Na verdade, queria ter-me esquecido da minha aventura mexicana, pelo menos durante as minhas férias grandes, para não ficar melancólica e a suspirar pelos cantos com as saudades imensas que sentia dos meus novos amigos. Mas o cartaz apareceu e eu já não conseguia evitar pensar sobre a caixa de sapatos que, na estante do meu quarto, guardava o meu grande segredo.
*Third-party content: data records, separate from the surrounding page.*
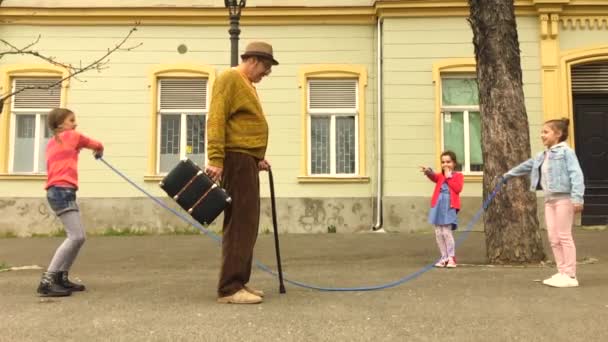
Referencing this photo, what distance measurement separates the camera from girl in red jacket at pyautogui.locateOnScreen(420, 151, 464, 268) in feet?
22.8

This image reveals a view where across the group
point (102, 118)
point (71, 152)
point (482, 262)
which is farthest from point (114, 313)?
point (102, 118)

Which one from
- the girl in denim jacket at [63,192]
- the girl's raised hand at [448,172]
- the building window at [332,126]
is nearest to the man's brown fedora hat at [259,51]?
the girl in denim jacket at [63,192]

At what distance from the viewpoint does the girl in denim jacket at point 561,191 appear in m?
5.29

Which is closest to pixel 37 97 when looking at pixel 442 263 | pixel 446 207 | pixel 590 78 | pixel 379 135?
pixel 379 135

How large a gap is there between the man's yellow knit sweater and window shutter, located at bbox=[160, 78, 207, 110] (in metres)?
8.32

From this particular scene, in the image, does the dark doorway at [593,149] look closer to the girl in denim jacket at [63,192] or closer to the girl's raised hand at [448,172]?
the girl's raised hand at [448,172]

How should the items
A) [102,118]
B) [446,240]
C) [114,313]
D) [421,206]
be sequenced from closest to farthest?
[114,313] → [446,240] → [421,206] → [102,118]

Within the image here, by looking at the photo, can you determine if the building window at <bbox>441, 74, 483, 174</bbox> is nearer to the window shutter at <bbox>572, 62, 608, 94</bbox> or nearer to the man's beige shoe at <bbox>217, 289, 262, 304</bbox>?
the window shutter at <bbox>572, 62, 608, 94</bbox>

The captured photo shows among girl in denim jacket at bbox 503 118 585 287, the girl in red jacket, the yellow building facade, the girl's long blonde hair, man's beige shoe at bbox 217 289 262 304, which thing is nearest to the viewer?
man's beige shoe at bbox 217 289 262 304

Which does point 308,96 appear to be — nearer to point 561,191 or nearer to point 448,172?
point 448,172

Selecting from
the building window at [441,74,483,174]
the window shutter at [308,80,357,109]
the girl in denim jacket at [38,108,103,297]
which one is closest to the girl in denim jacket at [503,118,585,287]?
the girl in denim jacket at [38,108,103,297]

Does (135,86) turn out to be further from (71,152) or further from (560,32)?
(560,32)

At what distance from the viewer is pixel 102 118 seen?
12.4m

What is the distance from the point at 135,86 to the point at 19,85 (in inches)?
108
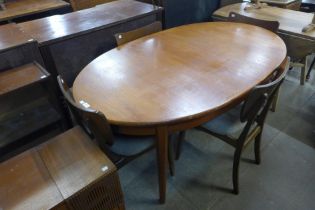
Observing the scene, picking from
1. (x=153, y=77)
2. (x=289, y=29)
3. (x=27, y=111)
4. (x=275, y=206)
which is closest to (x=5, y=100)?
(x=27, y=111)

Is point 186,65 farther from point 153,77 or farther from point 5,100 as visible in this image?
point 5,100

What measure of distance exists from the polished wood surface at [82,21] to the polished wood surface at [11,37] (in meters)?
0.07

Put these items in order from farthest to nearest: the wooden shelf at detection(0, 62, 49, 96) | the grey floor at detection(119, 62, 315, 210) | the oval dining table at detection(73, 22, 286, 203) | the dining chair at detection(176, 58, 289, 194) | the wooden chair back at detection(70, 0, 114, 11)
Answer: the wooden chair back at detection(70, 0, 114, 11), the grey floor at detection(119, 62, 315, 210), the wooden shelf at detection(0, 62, 49, 96), the dining chair at detection(176, 58, 289, 194), the oval dining table at detection(73, 22, 286, 203)

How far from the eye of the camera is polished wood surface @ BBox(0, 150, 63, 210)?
95cm

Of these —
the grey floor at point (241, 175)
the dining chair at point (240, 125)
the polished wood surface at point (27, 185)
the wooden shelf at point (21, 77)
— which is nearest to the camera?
the polished wood surface at point (27, 185)

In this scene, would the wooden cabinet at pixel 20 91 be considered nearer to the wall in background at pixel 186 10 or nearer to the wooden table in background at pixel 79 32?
the wooden table in background at pixel 79 32

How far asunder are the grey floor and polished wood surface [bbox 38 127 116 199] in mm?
546

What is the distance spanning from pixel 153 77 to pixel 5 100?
1.22 metres

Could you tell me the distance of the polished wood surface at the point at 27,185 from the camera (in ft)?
3.11

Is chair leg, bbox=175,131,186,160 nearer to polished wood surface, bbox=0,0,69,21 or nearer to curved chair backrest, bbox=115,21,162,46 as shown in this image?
curved chair backrest, bbox=115,21,162,46

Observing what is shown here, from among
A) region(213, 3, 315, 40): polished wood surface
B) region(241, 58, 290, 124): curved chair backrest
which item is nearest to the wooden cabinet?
region(241, 58, 290, 124): curved chair backrest

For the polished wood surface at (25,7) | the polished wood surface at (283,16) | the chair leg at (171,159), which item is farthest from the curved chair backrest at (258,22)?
the polished wood surface at (25,7)

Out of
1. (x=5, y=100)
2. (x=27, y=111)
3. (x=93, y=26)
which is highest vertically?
(x=93, y=26)

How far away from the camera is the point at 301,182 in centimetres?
154
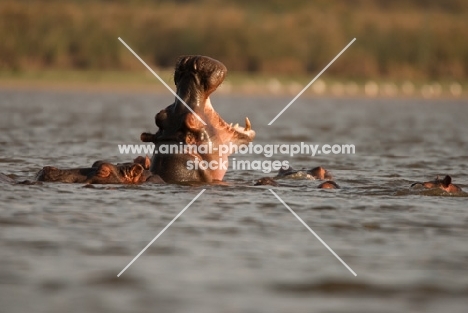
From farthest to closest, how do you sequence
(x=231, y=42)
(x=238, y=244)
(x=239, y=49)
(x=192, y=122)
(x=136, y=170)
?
(x=231, y=42)
(x=239, y=49)
(x=136, y=170)
(x=192, y=122)
(x=238, y=244)

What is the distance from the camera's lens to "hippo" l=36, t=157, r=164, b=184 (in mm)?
11453

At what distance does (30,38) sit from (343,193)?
110ft

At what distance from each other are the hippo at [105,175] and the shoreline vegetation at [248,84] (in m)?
28.6

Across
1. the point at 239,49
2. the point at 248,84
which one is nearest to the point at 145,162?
the point at 248,84

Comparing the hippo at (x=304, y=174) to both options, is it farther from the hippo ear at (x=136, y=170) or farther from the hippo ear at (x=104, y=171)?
the hippo ear at (x=104, y=171)

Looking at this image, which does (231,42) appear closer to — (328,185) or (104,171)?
(328,185)

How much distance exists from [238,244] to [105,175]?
3172mm

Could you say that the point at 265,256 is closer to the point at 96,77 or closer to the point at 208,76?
the point at 208,76

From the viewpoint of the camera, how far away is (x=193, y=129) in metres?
11.1

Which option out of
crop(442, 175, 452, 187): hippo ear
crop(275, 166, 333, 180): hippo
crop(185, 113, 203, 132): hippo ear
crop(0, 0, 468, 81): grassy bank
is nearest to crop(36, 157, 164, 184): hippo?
crop(185, 113, 203, 132): hippo ear

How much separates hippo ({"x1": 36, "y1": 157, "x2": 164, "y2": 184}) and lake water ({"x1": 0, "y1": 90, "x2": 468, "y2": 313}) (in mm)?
171

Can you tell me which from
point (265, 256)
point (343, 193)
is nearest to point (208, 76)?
point (343, 193)

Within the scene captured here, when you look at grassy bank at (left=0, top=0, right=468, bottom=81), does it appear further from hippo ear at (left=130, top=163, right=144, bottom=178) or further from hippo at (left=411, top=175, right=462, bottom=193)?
hippo at (left=411, top=175, right=462, bottom=193)

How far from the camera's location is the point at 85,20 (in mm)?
46656
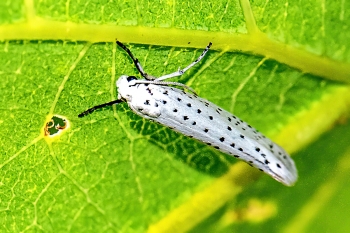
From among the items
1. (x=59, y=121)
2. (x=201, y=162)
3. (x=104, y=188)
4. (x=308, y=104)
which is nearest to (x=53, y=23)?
(x=59, y=121)

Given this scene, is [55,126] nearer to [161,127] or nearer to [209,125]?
[161,127]

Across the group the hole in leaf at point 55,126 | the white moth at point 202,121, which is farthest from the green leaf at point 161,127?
the white moth at point 202,121

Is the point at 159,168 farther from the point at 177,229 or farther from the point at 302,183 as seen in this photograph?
the point at 302,183

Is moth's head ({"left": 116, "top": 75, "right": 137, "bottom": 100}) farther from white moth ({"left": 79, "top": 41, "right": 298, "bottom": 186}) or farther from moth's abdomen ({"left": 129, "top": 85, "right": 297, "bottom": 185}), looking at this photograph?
moth's abdomen ({"left": 129, "top": 85, "right": 297, "bottom": 185})

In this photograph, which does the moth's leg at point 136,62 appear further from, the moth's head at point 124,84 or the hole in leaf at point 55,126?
the hole in leaf at point 55,126

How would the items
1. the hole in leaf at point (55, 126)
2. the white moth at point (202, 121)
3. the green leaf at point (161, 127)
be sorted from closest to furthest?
the green leaf at point (161, 127), the hole in leaf at point (55, 126), the white moth at point (202, 121)

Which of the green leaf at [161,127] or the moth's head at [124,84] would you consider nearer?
the green leaf at [161,127]

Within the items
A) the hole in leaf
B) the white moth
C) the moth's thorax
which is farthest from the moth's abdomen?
the hole in leaf

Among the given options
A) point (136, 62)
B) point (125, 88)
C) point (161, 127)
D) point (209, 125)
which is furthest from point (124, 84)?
point (209, 125)
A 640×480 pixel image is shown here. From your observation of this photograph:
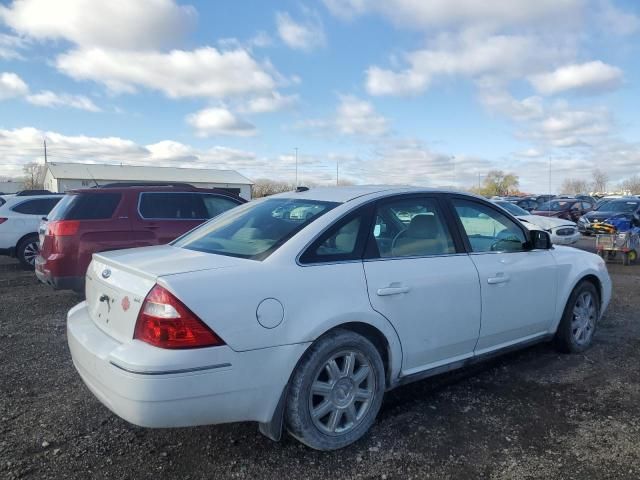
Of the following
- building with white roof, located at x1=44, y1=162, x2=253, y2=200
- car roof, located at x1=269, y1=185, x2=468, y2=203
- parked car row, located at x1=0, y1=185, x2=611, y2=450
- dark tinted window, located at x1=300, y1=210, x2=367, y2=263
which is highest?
building with white roof, located at x1=44, y1=162, x2=253, y2=200

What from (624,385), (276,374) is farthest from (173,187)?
(624,385)

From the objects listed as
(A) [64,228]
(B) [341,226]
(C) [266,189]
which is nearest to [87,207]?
(A) [64,228]

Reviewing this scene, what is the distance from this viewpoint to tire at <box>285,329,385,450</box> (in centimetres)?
295

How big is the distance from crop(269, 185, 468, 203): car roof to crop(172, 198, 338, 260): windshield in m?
0.11

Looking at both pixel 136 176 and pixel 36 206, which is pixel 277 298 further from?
pixel 136 176

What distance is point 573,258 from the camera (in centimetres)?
486

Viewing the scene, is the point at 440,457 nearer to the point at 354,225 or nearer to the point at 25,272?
the point at 354,225

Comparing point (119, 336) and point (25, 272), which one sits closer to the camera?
point (119, 336)

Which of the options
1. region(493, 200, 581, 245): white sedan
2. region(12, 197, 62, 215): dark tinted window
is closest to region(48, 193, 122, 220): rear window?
region(12, 197, 62, 215): dark tinted window

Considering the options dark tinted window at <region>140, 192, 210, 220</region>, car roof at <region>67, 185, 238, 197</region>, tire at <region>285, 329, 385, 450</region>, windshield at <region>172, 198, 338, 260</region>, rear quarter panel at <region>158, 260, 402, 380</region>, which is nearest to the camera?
rear quarter panel at <region>158, 260, 402, 380</region>

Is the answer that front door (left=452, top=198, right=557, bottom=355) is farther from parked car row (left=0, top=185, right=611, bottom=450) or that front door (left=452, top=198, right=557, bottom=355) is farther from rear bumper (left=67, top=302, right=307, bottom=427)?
rear bumper (left=67, top=302, right=307, bottom=427)

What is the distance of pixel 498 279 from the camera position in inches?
157

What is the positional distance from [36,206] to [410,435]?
10.2m

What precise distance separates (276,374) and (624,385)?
3.04 metres
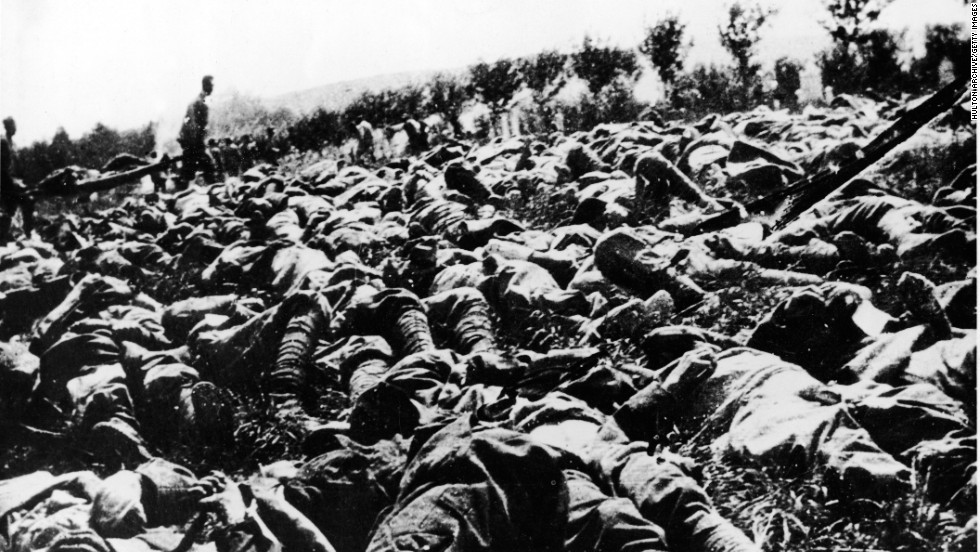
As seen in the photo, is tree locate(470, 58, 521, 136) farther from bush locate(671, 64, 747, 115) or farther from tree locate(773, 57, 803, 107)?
tree locate(773, 57, 803, 107)

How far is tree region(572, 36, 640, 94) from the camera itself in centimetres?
776

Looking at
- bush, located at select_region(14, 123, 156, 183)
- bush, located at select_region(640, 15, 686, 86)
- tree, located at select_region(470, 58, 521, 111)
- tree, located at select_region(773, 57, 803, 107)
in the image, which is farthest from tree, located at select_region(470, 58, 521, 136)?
bush, located at select_region(14, 123, 156, 183)

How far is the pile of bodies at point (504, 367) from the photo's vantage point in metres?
2.53

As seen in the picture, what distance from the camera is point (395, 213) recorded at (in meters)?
7.10

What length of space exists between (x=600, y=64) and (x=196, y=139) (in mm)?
4601

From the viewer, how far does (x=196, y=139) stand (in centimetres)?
880

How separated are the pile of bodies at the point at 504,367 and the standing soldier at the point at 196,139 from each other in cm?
141

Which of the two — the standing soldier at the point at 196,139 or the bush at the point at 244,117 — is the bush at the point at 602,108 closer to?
the bush at the point at 244,117

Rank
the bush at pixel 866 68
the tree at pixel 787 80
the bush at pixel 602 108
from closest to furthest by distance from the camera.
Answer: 1. the bush at pixel 866 68
2. the tree at pixel 787 80
3. the bush at pixel 602 108

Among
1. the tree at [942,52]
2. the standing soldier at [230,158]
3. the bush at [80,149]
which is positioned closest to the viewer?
the tree at [942,52]

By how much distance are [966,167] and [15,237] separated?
30.7 feet

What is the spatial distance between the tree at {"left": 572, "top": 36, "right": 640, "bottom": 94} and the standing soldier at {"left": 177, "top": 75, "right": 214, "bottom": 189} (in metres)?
3.58

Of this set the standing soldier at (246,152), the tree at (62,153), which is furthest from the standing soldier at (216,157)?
the tree at (62,153)

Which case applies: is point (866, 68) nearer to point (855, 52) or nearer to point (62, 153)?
point (855, 52)
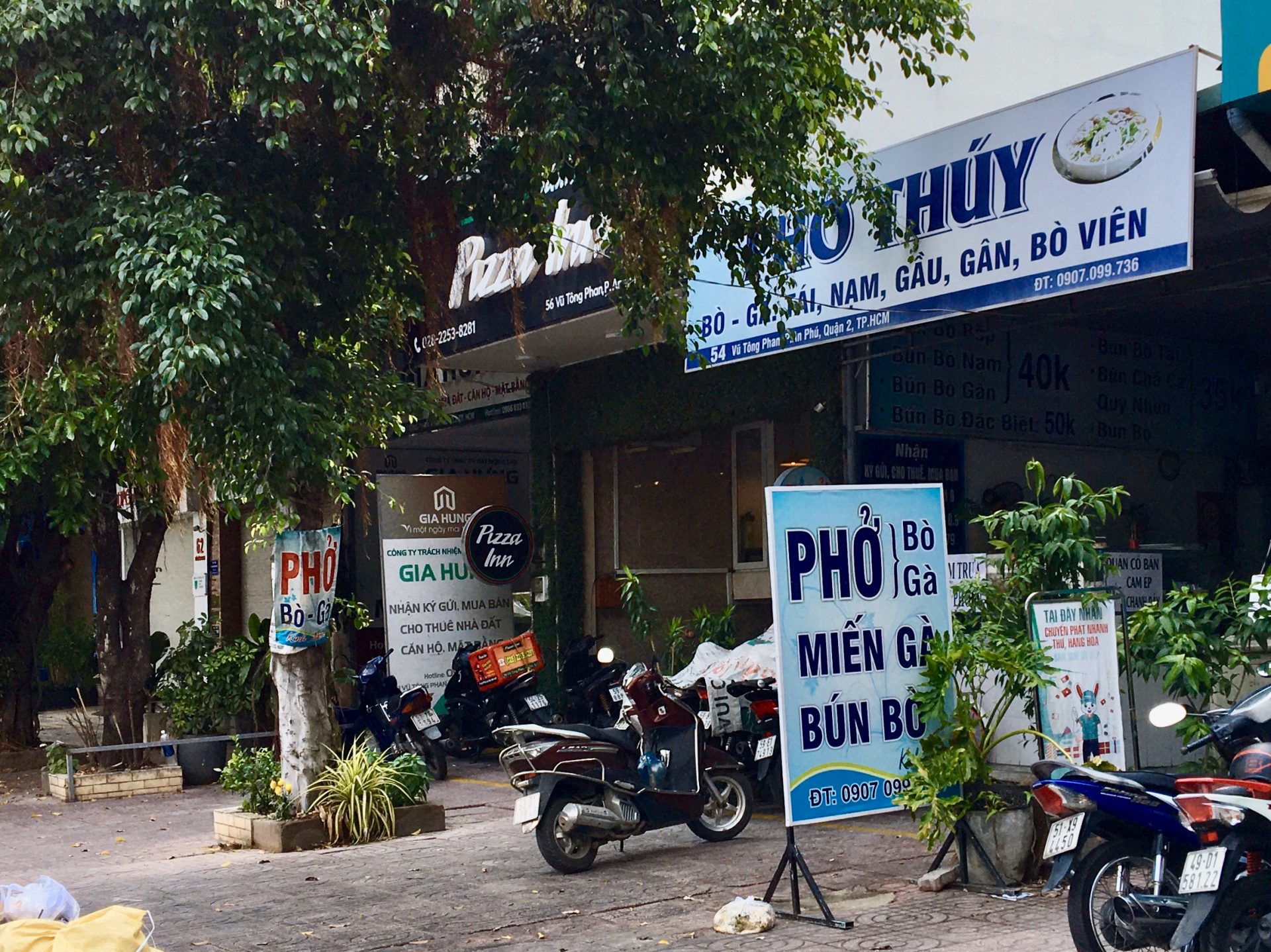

O regresso do México tinha acontecido havia mais ou menos dez dias e estava tudo ainda demasiado fresco na minha cabeça. Ao contrário do que temia, o que experimentei e vivi não se tinha desvanecido. Pelo contrário, cada instante que recordava tornava-se mais nítido, pujante, sólido, concreto. Não fora um sonho, uma história igual a tantas outras que tinha inventado na minha cabeça e transcrito para o papel. Aquilo tinha-me mesmo acontecido.

E por cada momento que instalava na minha mente, revendo o filme dos acontecimentos sem uma ordem específica, rasgava-se-me uma dor na alma, como se me tivessem arrancado um pequeno pedaço e a ferida não tivesse chegado a cicatrizar, uma impressão que me cortava o ar quando menos esperava, um solavanco que me deixava inerte e mole.

Dava por mim, durante um mergulho no mar frio, a lembrar-me da piscina do hotel de Puebla e de uma certa competição trapalhona de natação.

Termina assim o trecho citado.